4. RGMII/SGMII/SMII: Note CSR-wise the tx_config_Reg[15:0] register
mapping is the same for all of these interfaces. It's available in the
GMAC_RGSMIIIS (DW GMAC) and in the GMAC_PHYIF_CTRLSTATUS (DW QoS Eth)
CSRs: in case of the DW GMAC it's GMAC_RGSMIIIS[0:15] bits, but in
case of DW QoS Eth it's GMAC_PHYIF_CTRLSTATUS[16:31]. (This info can
be useful to create a common dwmac_inband_pcs_get_state() method
implementation in the stmmac_pcs.c module.)

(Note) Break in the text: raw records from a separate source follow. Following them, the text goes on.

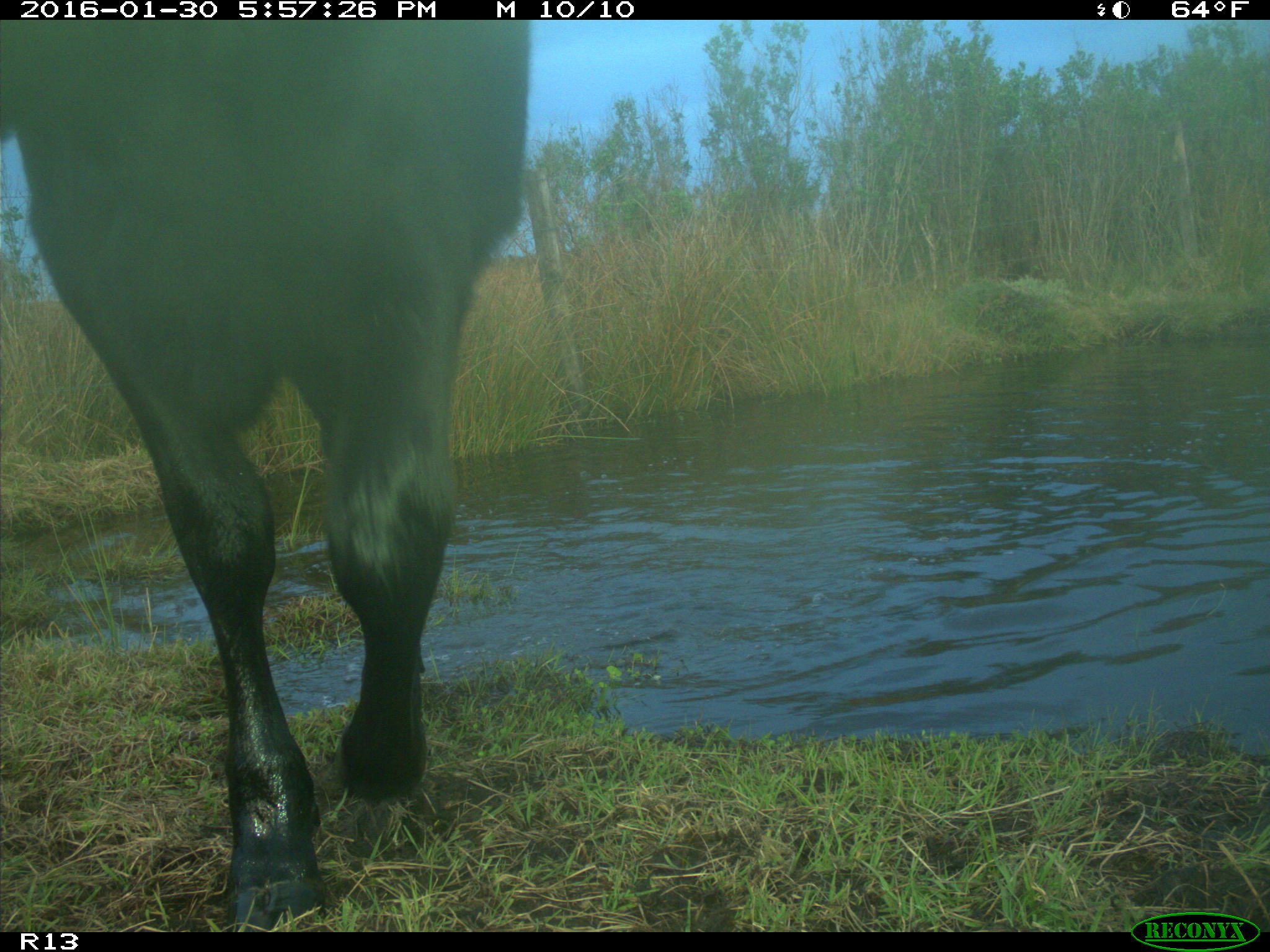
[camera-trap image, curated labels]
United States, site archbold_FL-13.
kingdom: Animalia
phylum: Chordata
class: Mammalia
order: Artiodactyla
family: Bovidae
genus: Bos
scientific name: Bos taurus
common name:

5. TBI/RTBI: It has a traditional auto-negotiation procedure fully
complying to the IEEE 802.3z C37 specification with the link abilities
advertisement. RBI/RTBI don't imply any in-band link status detection
so the GMAC_RGSMIIIS (DW GMAC) and in the GMAC_PHYIF_CTRLSTATUS (DW
QoS Eth) CSRs aren't available for these interfaces.

6. RGMII/SGMII/SMII: In order to have the Link Speed
(GMAC_CONTROL.{PS,FES}), Duplex mode (GMAC_CONTROL.DM) and Link
Up/Down bit (GMAC_CONTROL.LUD or GMAC_PHYIF_CTRLSTATUS.LUD)
transferred from MAC to the attached PHY or to another MAC via
tx_config_Reg[15:0], the GMAC_CONTROL.TC (DW GMAC) or
GMAC_PHYIF_CTRLSTATUS.TC (DW QoS Eth) flags must be set. Just a note
seeing the current PCS implementation doesn't do that even in case of
the fixed Port-select speed setup (when snps,ps-speed property is
specified).


Based on the info above I was going to extend your stmmac_pcs.c module
with the inband link status (retrieved via the tx_config_Reg[15:0])
parsing method; create more basic PCS-ops in the framework of the
dwmac1000_core.c and dwmac4_core.c modules, and the common
phylink_pcs_ops in the stmmac_main.c module using those basic PCS-ops.
But as I mentioned before I was stuck on the fixed Port-select speed
implementation. It's activated via the "snps,ps-speed" property. If
it's specified the AN_Control.SGMRAL flag will be set which makes the
SGMII interface working with a fixed speed pre-initialized in the
MAC_CONFIG.{PS,FES} fields. First of all I wasn't sure whether the
MAC2MAC functionality it's utilized for, can be applicable for
non-SGMII interface. Secondly the port speed fixing is performed
behind the phylink back. It's possible to have the speed setting being
updated later in framework of the mac_link_up() callback. So I have
some doubts that the current "snps,ps-speed"-based fixed port speed
implementation is fully correct.

That's the stage at which I decided to stop further researches and
sent my series of fixes to you.

-Serge(y)

> 
> There's still a few netif_carrier_off()/netif_carrier_on()s left
> in the driver even after this patch series, but I think they're in
> more obscure paths, but I will also want to address those as well.
> 
> -- 
> RMK's Patch system: https://www.armlinux.org.uk/developer/patches/
> FTTP is here! 80Mbps down 10Mbps up. Decent connectivity at last!